Baker Academic

Thursday, October 25, 2012

Interview with Paula Fredriksen (Part II)


Part I of my interview is here. I started by asking Prof. Fredriksen about her book Augustine and the Jews.

ACLD: Augustine (like many others) seems to have continued the line of Christian supersessionism that he inherited. Do you think that this line was a misappropriation of Jesus’ apocalyptic urgency? I.e. was Jesus’ message of good news for insiders/bad news for outsiders the root of the problem?

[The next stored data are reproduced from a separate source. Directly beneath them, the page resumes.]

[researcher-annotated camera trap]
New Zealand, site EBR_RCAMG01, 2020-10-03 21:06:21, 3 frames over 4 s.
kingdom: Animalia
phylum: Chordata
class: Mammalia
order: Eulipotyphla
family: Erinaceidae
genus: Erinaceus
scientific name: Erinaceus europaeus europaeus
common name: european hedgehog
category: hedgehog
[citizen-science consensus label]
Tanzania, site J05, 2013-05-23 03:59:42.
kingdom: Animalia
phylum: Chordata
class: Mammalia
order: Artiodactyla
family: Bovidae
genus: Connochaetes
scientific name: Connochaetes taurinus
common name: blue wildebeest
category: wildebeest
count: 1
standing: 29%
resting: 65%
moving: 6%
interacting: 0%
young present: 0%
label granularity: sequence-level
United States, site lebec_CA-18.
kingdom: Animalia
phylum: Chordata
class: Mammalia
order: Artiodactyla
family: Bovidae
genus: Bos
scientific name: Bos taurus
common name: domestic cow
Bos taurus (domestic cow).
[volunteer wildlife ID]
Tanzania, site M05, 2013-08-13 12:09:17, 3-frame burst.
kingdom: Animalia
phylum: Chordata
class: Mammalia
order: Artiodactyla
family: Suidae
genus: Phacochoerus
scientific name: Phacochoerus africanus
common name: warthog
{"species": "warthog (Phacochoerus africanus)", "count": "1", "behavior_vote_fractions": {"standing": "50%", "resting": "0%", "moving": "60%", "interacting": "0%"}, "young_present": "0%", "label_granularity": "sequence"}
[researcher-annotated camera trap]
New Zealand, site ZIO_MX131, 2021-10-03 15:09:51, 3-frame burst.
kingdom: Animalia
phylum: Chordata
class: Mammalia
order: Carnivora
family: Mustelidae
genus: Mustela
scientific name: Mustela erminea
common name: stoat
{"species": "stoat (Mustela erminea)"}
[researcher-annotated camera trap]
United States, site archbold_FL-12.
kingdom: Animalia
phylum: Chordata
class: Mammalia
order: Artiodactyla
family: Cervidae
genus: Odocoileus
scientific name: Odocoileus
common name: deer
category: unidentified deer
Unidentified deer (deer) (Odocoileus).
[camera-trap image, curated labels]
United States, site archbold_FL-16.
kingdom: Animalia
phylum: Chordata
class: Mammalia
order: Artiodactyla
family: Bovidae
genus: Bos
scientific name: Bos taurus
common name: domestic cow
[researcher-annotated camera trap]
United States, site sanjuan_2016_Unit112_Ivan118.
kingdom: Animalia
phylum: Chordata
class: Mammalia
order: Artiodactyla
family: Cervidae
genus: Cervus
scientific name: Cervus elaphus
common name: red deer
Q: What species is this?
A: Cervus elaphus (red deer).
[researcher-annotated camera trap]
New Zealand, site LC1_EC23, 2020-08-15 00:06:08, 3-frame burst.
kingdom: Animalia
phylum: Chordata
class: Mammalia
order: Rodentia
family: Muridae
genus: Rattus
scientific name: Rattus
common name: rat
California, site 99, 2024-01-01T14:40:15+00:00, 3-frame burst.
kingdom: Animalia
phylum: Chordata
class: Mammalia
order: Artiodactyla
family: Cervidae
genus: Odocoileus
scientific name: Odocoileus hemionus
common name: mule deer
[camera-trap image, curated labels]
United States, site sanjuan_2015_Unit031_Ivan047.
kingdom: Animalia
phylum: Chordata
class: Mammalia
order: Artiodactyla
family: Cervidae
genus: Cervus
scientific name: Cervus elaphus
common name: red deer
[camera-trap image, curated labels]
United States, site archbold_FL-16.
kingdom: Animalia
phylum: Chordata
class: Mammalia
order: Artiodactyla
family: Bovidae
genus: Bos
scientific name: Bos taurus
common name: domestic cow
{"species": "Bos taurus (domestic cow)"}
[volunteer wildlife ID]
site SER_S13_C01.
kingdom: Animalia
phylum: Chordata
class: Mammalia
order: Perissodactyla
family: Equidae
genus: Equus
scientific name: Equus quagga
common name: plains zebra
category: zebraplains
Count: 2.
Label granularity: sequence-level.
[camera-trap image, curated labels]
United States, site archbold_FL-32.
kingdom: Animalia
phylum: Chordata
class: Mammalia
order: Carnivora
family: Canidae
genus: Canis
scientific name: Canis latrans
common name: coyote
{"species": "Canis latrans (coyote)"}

PF: Gentile Christian supersessionism is a product of internal Christian arguments in the late first/early second century. Paul was not a Christian. He was an apocalyptic Jewish visionary who was convinced that he was right about who the messiah was, and about what time it was on God's clock: mostly he argues with or against other Christ-following Jews. Once the ethnic context of the readership of hellenistic Jewish texts (LXX, and the texts that will later make up the NT) shifts, their intra-Jewish arguments become anti-Jewish arguments. Jesus' apocalyptic urgency — again, about what time it was on God's clock — is not a first-order cause of any of this.

1 comment:

  1. Isn't there a lot of biblical evidence that Paul was so highly hellenized, as a Roman citizen in one account, and constant advocate of "Greeks" by all accounts, that most Jews would not have considered him a Jew at all? Which is why he is arrested, and presumably executed.

    Indeed, if Paul tried to appear Jewish at all,isn't there the possiblity that it was the same kind of effort as Augustine defending Jusaism? In part as really, a defense of Christianity; as consistently true to OT/"Jewish" traditions? Here Augustine and Paul are not really defending Judaism; but are ironically defending Christianity.